## GESELECTEERDE TEKST:
◆ ◆ ◆ ◆ ◆

Christoph Luxenberg

Uit Wikipedia, de vrije encyclopedie

Christoph Luxenberg is een pseudoniem waarvan niet vaststaat wie er achter schuilgaat. Aanvankelijk werd zijn naam in de pers toegeschreven aan een hoogleraar Semitische talen aan een Duitse universiteit.[bron?] Inmiddels wordt er algemeen op gespeculeerd dat het een Libanese christen betreft die goede contacten[bron?] heeft met Duitse islamologen en daarmee ook gezamenlijk publiceert (zie literatuur). Christoph Luxenberg schreef in 2000 het boek Die syro-aramäische Lesart des Koran, waarin hij de ontstaansgeschiedenis van de Koran revistionistisch benadert, dat wil zeggen, op basis van een meer islamologische analyse en dus niet kiest voor de zelfs in de academische wereld gangbare islamitische benadering. Daarbij komt hij tot de volgende stellingnames:

  1. De Koran kan oorspronkelijk geschreven zijn in een Arabisch-Syrische mengtaal. Dit zou de voertaal zijn geweest in de handelsstad Mekka, waar Mohammed vandaan kwam.

◆ ◆ ◆ ◆ ◆

## BRONMATERIAAL:
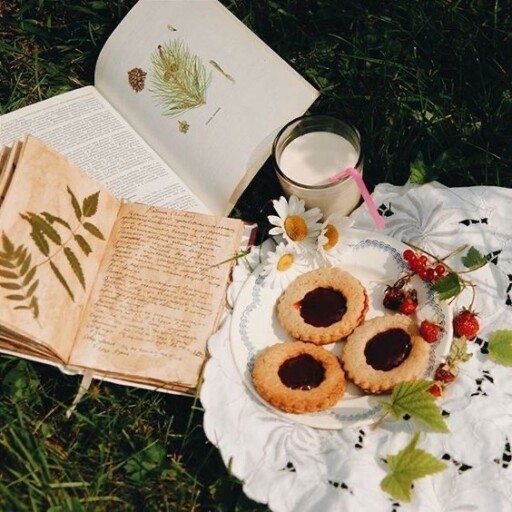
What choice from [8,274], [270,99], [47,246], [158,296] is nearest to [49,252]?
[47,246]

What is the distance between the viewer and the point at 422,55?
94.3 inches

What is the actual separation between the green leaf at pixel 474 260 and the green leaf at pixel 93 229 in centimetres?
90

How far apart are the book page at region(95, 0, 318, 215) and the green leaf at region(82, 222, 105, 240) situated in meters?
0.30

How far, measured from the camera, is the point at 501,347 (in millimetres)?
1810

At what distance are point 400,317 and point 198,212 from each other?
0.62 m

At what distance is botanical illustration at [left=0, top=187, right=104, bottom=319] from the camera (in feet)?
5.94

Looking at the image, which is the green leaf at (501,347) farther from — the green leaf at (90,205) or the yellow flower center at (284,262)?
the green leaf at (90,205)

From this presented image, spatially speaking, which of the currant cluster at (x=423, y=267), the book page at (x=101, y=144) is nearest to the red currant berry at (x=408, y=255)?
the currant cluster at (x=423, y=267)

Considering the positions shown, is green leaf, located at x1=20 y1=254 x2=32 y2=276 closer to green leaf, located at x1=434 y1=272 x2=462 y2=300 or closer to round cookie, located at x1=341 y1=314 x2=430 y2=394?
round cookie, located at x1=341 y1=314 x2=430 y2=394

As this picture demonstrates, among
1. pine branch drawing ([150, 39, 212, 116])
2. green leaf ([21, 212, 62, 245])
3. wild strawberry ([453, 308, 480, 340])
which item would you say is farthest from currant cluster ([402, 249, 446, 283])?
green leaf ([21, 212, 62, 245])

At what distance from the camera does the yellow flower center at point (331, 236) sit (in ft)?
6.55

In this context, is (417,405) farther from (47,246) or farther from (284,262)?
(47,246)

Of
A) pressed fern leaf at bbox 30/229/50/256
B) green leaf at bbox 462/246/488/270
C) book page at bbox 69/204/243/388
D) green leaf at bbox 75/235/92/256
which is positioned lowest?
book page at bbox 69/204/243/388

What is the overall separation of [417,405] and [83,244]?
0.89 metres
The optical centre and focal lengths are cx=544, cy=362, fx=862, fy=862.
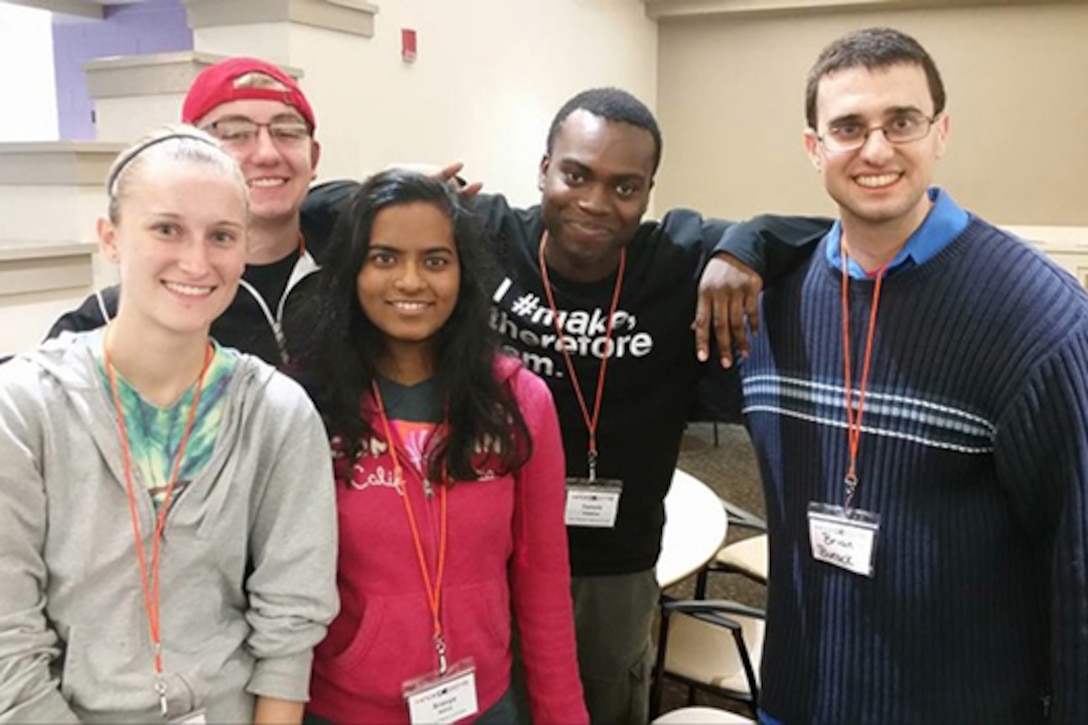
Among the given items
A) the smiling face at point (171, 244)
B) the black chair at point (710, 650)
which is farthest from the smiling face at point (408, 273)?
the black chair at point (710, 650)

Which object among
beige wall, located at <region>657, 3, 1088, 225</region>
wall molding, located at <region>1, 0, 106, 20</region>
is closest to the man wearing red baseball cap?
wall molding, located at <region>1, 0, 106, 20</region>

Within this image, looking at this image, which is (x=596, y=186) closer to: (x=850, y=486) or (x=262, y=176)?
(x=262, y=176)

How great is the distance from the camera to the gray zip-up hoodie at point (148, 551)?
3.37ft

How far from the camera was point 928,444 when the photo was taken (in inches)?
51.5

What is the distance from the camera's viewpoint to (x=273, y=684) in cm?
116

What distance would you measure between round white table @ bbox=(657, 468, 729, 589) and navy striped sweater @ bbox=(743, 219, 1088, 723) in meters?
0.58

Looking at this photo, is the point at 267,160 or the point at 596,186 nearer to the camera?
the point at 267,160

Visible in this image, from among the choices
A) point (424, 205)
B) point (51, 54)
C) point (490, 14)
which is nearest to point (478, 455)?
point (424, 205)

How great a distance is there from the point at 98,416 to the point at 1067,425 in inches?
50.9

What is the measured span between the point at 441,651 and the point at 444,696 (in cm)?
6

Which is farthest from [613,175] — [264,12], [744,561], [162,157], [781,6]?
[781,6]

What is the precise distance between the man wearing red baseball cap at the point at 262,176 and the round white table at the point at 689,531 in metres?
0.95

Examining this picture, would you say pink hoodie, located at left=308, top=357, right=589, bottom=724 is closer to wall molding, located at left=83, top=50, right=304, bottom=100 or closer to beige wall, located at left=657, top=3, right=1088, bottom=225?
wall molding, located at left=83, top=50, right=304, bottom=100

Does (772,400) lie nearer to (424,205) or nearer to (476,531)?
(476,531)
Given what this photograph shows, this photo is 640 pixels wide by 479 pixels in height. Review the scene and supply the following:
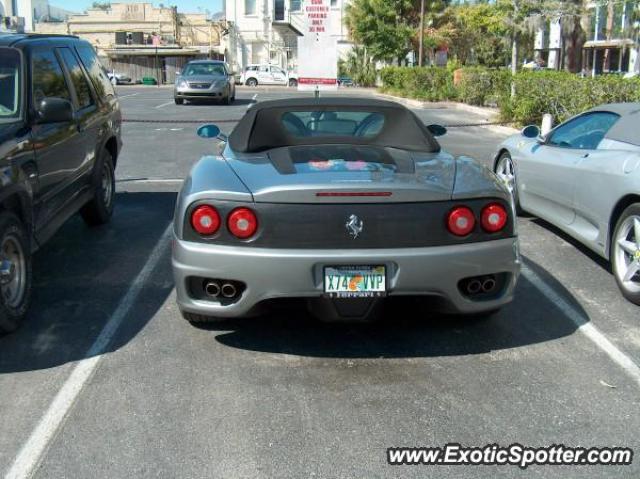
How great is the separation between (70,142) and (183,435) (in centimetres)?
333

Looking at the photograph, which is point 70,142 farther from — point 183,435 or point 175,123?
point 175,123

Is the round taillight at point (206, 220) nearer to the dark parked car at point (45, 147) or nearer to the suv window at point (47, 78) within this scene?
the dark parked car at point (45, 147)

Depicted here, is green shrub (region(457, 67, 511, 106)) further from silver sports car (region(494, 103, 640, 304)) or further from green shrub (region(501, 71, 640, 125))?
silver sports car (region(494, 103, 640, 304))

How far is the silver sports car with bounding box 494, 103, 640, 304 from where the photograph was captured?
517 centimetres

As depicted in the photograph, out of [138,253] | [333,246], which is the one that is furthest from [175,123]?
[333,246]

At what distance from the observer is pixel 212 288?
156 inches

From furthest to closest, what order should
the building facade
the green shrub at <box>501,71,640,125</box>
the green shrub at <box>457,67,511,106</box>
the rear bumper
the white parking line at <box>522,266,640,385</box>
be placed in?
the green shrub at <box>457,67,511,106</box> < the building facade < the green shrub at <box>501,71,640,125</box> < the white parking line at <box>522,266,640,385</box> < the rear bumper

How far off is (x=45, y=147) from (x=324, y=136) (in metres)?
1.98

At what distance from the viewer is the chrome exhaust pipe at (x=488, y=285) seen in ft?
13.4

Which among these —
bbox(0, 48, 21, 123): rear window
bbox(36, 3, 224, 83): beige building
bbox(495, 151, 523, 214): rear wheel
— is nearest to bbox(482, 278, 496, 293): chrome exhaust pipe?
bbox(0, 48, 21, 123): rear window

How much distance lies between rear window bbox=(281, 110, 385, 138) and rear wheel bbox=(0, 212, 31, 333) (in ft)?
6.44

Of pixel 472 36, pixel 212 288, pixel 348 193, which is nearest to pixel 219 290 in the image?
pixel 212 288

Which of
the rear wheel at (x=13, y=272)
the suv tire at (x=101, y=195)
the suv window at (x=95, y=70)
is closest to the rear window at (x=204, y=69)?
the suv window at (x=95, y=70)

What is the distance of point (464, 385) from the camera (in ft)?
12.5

◆ ◆ ◆ ◆ ◆

## OPDRACHTEN:
[A] Geef de tekst over Christoph Luxenberg volledig en woord voor woord terug.
[B] Herschrijf de regels van de items als een JSON-lijst van strings, met één string per regel en zonder lege regels. Begin bij de regel met "What is the distance of" en ga door tot en met het einde van de items.

## OPLOSSINGEN:
[A]
Christoph Luxenberg

Uit Wikipedia, de vrije encyclopedie

Christoph Luxenberg is een pseudoniem waarvan niet vaststaat wie er achter schuilgaat. Aanvankelijk werd zijn naam in de pers toegeschreven aan een hoogleraar Semitische talen aan een Duitse universiteit.[bron?] Inmiddels wordt er algemeen op gespeculeerd dat het een Libanese christen betreft die goede contacten[bron?] heeft met Duitse islamologen en daarmee ook gezamenlijk publiceert (zie literatuur). Christoph Luxenberg schreef in 2000 het boek Die syro-aramäische Lesart des Koran, waarin hij de ontstaansgeschiedenis van de Koran revistionistisch benadert, dat wil zeggen, op basis van een meer islamologische analyse en dus niet kiest voor de zelfs in de academische wereld gangbare islamitische benadering. Daarbij komt hij tot de volgende stellingnames:

  1. De Koran kan oorspronkelijk geschreven zijn in een Arabisch-Syrische mengtaal. Dit zou de voertaal zijn geweest in de handelsstad Mekka, waar Mohammed vandaan kwam.

[B]
[
  "What is the distance of point (464, 385) from the camera (in ft)?",
  "12.5"
]